Training follows the standard DDPM noise prediction objective \(\|\epsilon - \epsilon_\theta(\{z_l^s\}, l)\|^2\), where \(l\) denotes the track identity. Weights are initialized from a pre-trained MusicLDM to leverage existing audio generation knowledge. The model is trained for 320K steps with a batch size of 16, using 200-step DDIM sampling for inference.

Key Experimental Results

Main Results

Method FAD↓ IRS↓ CBS↑ CBD↓
MSDM 6.55 0.167 0.428 0.156
MSG-LD 1.31 0.148 0.434 0.147
Ours 1.26 0.125 0.487 0.120
Ground Truth - 0.049 0.592 0.079

Ours is closest to Ground Truth across all metrics. Improvements in IRS and CBS particularly indicate a significant enhancement in rhythmic consistency.

Ablation Study

Configuration FAD↓ IRS↓ CBS↑ Description
Full SyncTrack 1.26 0.125 0.487 Complete
w/o Global cross-track attn ~1.8 ~0.14 ~0.45 Global rhythm degradation
w/o Time-specific cross-track attn ~1.6 ~0.13 ~0.46 Fine-grained alignment degradation
w/o Instrument prior ~1.4 ~0.13 ~0.47 Reduced timbre distinctiveness

Key Findings

  • FAD dropped from 6.55 (MSDM) to 1.26 (-80%), and from 1.31 (MSG-LD) to 1.26 (-3.8%).
  • Per-track FAD showed the largest improvement in Piano (MSG-LD 2.04 → 1.11, -45.6%), due to its wide range and complex spectra.
  • IRS decreased from 0.148 (MSG-LD) to 0.125, and CBS increased from 0.434 to 0.487, showing significantly improved rhythmic consistency.
  • In subjective evaluation, Ours' mix MOS was 3.42 vs. 1.57 (MSG-LD) vs. 4.48 (GT).
  • Ablation: Global cross-track attention contributes most to global rhythmic stability, while time-specific attention contributes most to beat-by-beat synchronization.
  • The proposed three metrics are highly correlated with human preference—effectively quantifying temporal structures that FAD cannot capture.

Highlights & Insights

  • The design philosophy of separating shared and specific modules can be extended to other multi-channel generation tasks wherever "shared attributes + unique attributes" exist.
  • Rhythmic evaluation metrics fill a gap—IRS/CBS/CBD provide complementary dimensions to FAD, which fails to capture temporal structures.
  • Clear division of labor in dual cross-track attention: Global → beat framework, Time-specific → beat-by-beat synchronization.
  • Learnable instrument priors require only one-hot + positional encoding + MLP, making them extremely lightweight yet effective in defining timbre.
  • The massive gap in subjective evaluation (3.42 vs. 1.57) highlights that rhythmic synchronization is a core factor in human auditory perception.
  • Initializing from MusicLDM pre-training effectively utilizes existing audio generation knowledge and accelerates convergence.

Limitations & Future Work

  • Only validated on Slakh2100 (4 tracks: bass/drums/guitar/piano); more complex arrangements (orchestra, choir) and higher track counts are untested.
  • Conditional generation (text/melody guidance) has not been explored; currently focused on unconditional generation.
  • Evaluation metrics (IRS/CBS/CBD) rely on beat detection algorithms; their reliability is influenced by detection accuracy.
  • The computational complexity of global cross-track attention in the track-shared module may become a bottleneck as the number of tracks increases.
  • The sampling rate of generated audio (16kHz) is significantly lower than commercial standards (44.1kHz); performance at higher sampling rates remains to be verified.
  • vs.
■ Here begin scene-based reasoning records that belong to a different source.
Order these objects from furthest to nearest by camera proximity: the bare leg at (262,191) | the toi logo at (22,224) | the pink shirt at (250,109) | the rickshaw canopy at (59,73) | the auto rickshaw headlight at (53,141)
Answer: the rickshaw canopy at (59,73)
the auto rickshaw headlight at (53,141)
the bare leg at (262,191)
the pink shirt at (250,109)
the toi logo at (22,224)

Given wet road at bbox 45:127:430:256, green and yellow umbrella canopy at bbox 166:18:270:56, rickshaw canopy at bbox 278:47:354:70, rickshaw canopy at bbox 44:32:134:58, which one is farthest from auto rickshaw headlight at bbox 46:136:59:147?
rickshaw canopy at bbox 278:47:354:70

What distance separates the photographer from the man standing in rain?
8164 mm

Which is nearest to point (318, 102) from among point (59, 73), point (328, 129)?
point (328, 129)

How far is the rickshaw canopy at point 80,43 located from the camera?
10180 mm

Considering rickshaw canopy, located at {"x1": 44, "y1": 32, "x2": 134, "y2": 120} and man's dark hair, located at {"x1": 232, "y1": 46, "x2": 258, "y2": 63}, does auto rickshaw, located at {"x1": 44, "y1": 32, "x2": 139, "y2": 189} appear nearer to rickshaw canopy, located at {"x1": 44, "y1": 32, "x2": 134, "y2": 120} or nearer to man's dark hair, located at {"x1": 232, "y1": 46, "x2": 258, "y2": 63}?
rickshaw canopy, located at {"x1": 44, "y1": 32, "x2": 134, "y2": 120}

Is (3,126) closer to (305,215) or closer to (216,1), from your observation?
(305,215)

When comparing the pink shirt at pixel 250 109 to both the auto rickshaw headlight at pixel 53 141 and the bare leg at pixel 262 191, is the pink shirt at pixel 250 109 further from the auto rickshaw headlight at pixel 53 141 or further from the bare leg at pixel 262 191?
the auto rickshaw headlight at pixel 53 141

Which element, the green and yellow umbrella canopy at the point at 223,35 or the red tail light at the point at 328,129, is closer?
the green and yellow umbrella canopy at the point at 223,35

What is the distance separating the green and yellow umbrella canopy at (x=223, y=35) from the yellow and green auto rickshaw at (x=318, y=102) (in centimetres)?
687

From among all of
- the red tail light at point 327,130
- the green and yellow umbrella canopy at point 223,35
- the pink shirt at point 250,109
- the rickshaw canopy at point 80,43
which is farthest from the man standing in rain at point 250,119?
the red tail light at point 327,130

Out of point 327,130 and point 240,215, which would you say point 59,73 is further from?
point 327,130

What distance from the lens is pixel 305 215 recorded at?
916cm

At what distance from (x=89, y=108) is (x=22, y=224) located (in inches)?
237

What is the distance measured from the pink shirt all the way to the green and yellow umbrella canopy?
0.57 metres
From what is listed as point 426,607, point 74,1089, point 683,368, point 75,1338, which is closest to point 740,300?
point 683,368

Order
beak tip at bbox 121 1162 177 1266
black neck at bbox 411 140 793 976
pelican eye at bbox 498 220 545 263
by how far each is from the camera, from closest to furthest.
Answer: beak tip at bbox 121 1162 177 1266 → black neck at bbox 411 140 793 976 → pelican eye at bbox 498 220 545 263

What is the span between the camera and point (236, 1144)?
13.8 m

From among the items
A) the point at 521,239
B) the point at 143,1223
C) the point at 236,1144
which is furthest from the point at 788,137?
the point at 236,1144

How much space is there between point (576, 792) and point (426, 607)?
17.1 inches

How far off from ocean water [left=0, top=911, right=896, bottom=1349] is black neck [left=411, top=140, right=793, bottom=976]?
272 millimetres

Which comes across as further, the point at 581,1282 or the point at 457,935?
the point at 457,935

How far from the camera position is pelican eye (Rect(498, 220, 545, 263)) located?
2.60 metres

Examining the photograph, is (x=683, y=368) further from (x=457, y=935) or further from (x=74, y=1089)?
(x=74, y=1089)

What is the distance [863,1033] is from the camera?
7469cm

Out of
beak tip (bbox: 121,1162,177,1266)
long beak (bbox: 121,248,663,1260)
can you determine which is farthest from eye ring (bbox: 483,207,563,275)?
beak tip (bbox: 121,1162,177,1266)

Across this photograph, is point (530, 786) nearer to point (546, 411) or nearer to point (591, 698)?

MSDM: MSDM uses a unified model for joint distribution without separating shared/specific information; the FAD reduction from 6.55 to 1.26 represents a major leap.
  • vs. MSG-LD: While stronger, MSG-LD still neglects rhythmic synchronization; SyncTrack outperforms it across IRS/CBS/CBD.
  • vs. StemGen/JEN-1 Composer: These use Transformers/LDMs but lack explicit cross-track synchronization mechanisms.
  • Insight: The principle of separating shared and specific modules applies to all multi-channel generation tasks, such as multi-speaker speech generation and multi-instrument arrangement.

Rating

  • Novelty: ⭐⭐⭐⭐ Separation of shared/specific modules + Dual cross-track attention + New rhythmic metrics.
  • Experimental Thoroughness: ⭐⭐⭐⭐ Objective + Subjective evaluation + Ablation; comprehensive metric design.
  • Writing Quality: ⭐⭐⭐⭐ Clear motivation and intuitive diagrams.
  • Value: ⭐⭐⭐⭐ Fills a gap in multi-track rhythmic evaluation; design principles are generalizable.